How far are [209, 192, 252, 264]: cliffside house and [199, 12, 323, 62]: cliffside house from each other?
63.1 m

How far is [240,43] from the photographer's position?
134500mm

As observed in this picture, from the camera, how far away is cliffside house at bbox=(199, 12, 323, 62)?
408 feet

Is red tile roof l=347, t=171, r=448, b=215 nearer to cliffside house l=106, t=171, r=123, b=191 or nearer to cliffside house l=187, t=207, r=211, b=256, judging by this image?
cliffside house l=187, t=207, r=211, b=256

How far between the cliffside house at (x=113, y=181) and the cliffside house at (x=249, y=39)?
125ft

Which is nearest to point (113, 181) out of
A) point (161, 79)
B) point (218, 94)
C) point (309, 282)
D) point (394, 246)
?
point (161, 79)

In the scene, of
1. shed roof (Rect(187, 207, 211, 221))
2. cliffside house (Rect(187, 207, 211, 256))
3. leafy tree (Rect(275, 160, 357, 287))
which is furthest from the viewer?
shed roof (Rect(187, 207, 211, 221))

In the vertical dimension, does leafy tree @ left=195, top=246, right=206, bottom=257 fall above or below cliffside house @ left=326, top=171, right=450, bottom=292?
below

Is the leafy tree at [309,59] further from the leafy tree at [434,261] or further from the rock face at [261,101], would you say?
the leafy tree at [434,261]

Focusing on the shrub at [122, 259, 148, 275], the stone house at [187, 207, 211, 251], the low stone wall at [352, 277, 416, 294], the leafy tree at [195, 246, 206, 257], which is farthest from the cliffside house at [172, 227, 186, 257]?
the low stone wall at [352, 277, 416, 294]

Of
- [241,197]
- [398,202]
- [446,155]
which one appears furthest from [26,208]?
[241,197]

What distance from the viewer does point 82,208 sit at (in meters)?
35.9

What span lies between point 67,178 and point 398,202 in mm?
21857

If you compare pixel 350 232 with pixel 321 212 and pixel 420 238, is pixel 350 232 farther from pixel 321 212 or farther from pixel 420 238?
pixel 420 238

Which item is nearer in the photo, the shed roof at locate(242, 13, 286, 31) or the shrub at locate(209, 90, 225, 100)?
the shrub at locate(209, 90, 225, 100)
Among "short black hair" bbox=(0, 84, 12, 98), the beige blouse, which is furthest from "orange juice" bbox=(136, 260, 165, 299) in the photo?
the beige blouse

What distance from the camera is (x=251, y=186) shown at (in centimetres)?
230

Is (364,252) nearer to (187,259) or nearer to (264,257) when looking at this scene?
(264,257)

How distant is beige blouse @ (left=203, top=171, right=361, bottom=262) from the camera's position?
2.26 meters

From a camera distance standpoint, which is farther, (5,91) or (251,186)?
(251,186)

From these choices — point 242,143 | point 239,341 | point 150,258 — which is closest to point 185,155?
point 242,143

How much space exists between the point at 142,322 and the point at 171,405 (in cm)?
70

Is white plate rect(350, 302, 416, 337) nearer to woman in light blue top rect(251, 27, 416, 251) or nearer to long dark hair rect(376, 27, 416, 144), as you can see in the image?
★ ★ ★ ★
Please revise the records above by changing "white plate" to "dinner plate" and leaving everything else as it is.

◆ **Full response**
How far are [209, 192, 252, 264]: cliffside house and [199, 12, 323, 62]: cliffside house from each other?
63.1 m

How far is [240,43] from the photographer's position?
134500mm

As observed in this picture, from the camera, how far away is cliffside house at bbox=(199, 12, 323, 62)?
408 feet

Is red tile roof l=347, t=171, r=448, b=215 nearer to cliffside house l=106, t=171, r=123, b=191 or nearer to cliffside house l=187, t=207, r=211, b=256, judging by this image?
cliffside house l=187, t=207, r=211, b=256

How far between the cliffside house at (x=113, y=181) and the cliffside house at (x=249, y=39)?
125ft

Which is nearest to point (113, 181) out of
A) point (161, 79)
B) point (218, 94)
C) point (309, 282)
D) point (394, 246)
?
point (161, 79)

In the scene, of
1. shed roof (Rect(187, 207, 211, 221))
2. cliffside house (Rect(187, 207, 211, 256))
3. leafy tree (Rect(275, 160, 357, 287))
which is furthest from the viewer?
shed roof (Rect(187, 207, 211, 221))

In the vertical dimension, does leafy tree @ left=195, top=246, right=206, bottom=257 fall above or below cliffside house @ left=326, top=171, right=450, bottom=292?
below

Is the leafy tree at [309,59] further from the leafy tree at [434,261] or further from the rock face at [261,101], would you say?
the leafy tree at [434,261]

Focusing on the shrub at [122, 259, 148, 275], the stone house at [187, 207, 211, 251], the low stone wall at [352, 277, 416, 294], the leafy tree at [195, 246, 206, 257], which is farthest from the cliffside house at [172, 227, 186, 257]?
the low stone wall at [352, 277, 416, 294]

Of
- [241,197]
- [398,202]
- [446,155]
which one appears furthest from [26,208]?
[241,197]

What distance from the viewer does point 82,208 sit at (in meters)?
35.9

What span lies between point 67,178 and point 398,202 in mm?
21857

If you compare pixel 350 232 with pixel 321 212 and pixel 420 238, is pixel 350 232 farther from pixel 321 212 or farther from pixel 420 238?
pixel 420 238

Which item is nearer in the photo, the shed roof at locate(242, 13, 286, 31) or the shrub at locate(209, 90, 225, 100)?
the shrub at locate(209, 90, 225, 100)
Among "short black hair" bbox=(0, 84, 12, 98), the beige blouse, which is furthest from "orange juice" bbox=(136, 260, 165, 299) in the photo?
the beige blouse

What distance from the camera is (x=251, y=186) shown at (in centimetres)?
230

Is (364,252) nearer to (187,259) or nearer to (264,257) when looking at this scene?
(264,257)

How distant is beige blouse @ (left=203, top=171, right=361, bottom=262) from the camera's position?
2.26 meters

From a camera distance standpoint, which is farther, (5,91) or (251,186)?
(251,186)

From these choices — point 242,143 | point 239,341 | point 150,258 — which is closest to point 185,155?
point 242,143

How much space exists between the point at 142,322 and the point at 171,405 (in cm)?
70

Is dinner plate rect(350, 302, 416, 337) nearer to woman in light blue top rect(251, 27, 416, 251) or nearer to long dark hair rect(376, 27, 416, 144), as you can see in the image?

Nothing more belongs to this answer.